LAHORE: At least Rs 36 billion sales tax refund of the textile industry is laying with the government, causing liquidity problem for the exporters while out of these Rs 36 billion, Rs 13 billion belongs to PHMA.
“This is not justified that the government does not release our sales tax refund while we have to pay markup on the funds availed from the banking sector,” Usman Jawwad Chairman Pakistan Hosiery Manufacturers Association stated this while briefing about the knitwear scenario in an interactive session here at Lahore.
He added that Minister of Finance had announced very loudly in his budget speech that all the ST refunds would be cleared by 30th September 2014 and the improved automated system would ensure refunds within 90 days but his words did not come true.
On energy crisis he said, “Is it not tragic that we are currently refusing orders because of uncertain power and energy scenario in the country and very thing is minimizing our business” he said adding that high cost of doing business in Pakistan has sharply reduced the margins. Sparse availability of electricity and gas he has further reduced production volumes.
Chairman PHMA said that high cost of doing business is only because of inept government policies and its inability to implement its own decisions. He said extra ordinary delay in the sales tax refunds is one example. He said there are exporters that have not received refunds on dozens of their export consignments spread over two years.
He said ensuring full documentation of economy is governments’ job and exports should not be penalized for its failure.
Jawwad said the power supplied by the state is most expensive in the region that enhances cost. Gas he added is sparkly available in Punjab that deprives the industry of producing power at low cost. He regretted that the government has recently subjected furnace oil to addition sales tax increasing the cost of the alternate fuel available for self generation.
Former Chairman PHMA Shahzad Azam Khan advised the government to take the compliance issue of 27 conventions signed with EU to ensure continuity of GSP Plus status.
He urged the government to remove bottlenecks that hamper exports. He said knitwear is the most labor intensive industry of the country. He said about 1200 organized units spread in Karachi, Lahore, Faisalabad and Sialkot are operating in country which is about the same as 15 years back.
He said though export of knitted garments shows an ever growing trend over the past many years but inconsistent government policies and failure to match facilitations provided to this sector by India and Bangladesh has resulted in closure of numerous smaller units.
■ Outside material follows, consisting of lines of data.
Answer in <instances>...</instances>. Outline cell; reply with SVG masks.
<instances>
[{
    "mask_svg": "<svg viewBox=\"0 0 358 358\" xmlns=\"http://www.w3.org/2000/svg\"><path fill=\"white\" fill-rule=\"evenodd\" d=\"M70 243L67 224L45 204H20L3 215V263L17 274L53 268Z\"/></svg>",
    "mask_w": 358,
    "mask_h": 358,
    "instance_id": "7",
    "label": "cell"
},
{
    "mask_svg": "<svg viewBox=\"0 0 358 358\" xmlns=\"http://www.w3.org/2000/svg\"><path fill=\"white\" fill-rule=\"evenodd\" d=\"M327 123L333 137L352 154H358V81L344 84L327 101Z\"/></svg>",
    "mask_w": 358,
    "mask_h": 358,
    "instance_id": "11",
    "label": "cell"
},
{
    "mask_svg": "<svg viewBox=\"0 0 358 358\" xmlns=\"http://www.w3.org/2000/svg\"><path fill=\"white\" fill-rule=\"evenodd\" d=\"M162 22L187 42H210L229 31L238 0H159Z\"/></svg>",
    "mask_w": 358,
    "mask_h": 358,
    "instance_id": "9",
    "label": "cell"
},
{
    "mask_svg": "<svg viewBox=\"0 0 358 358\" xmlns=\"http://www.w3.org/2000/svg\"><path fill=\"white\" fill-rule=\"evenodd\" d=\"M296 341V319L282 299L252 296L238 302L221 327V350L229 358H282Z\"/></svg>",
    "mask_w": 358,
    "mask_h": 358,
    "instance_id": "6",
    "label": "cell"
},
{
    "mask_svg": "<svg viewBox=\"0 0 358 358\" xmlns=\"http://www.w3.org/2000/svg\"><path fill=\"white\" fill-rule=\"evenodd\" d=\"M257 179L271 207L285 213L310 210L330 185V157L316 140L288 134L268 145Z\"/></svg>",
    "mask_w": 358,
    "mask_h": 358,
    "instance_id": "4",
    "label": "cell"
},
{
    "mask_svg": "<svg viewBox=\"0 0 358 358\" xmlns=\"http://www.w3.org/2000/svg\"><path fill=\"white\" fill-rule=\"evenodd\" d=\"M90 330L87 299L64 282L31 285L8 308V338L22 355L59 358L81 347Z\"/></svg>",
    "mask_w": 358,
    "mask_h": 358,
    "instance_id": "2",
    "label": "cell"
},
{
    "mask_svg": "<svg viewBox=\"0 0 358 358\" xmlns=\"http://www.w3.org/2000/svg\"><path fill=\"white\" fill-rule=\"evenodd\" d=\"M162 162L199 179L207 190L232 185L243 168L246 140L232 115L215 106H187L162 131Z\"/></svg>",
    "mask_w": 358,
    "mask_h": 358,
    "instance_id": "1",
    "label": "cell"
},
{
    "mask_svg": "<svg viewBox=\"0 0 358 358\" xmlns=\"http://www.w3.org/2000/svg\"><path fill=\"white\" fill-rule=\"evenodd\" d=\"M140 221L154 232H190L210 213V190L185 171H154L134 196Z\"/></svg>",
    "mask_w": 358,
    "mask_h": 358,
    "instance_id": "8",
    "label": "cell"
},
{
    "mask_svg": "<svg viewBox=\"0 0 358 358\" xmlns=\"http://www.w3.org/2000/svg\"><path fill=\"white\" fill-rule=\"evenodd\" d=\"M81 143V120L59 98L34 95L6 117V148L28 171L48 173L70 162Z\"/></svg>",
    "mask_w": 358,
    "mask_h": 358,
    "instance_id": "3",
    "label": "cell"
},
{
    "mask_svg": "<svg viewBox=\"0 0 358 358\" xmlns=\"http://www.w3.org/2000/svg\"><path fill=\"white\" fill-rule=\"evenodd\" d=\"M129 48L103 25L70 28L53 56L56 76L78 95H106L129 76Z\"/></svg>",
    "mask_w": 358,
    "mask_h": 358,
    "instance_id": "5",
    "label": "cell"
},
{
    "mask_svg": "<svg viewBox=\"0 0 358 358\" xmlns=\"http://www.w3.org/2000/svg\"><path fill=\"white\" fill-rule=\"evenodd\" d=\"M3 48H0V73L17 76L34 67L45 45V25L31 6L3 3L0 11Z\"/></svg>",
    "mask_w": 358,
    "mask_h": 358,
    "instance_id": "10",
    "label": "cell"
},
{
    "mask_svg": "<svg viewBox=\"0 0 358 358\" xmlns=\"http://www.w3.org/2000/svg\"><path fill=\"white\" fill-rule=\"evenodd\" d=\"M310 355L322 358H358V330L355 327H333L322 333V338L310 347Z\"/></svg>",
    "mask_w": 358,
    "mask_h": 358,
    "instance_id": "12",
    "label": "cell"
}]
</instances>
He said there are certain compliance issues like water treatment plants that are out of reach of small knitwear units. He said despite numerous promises no government has yet installed a common water treatment facility for small knitwear units so that they could qualify for exports.
Former PHMA Chairman North Zone Adil Butt said some features of new textile policy are attractive; He said special rebates on exceeding exports by 10 percent to knitwear exporters should be reduced to any increase in exports to motivate small exporters.
He hoped that the new policy would be implemented with spirit and not shelved like the previous 2009-13 policy after announcement.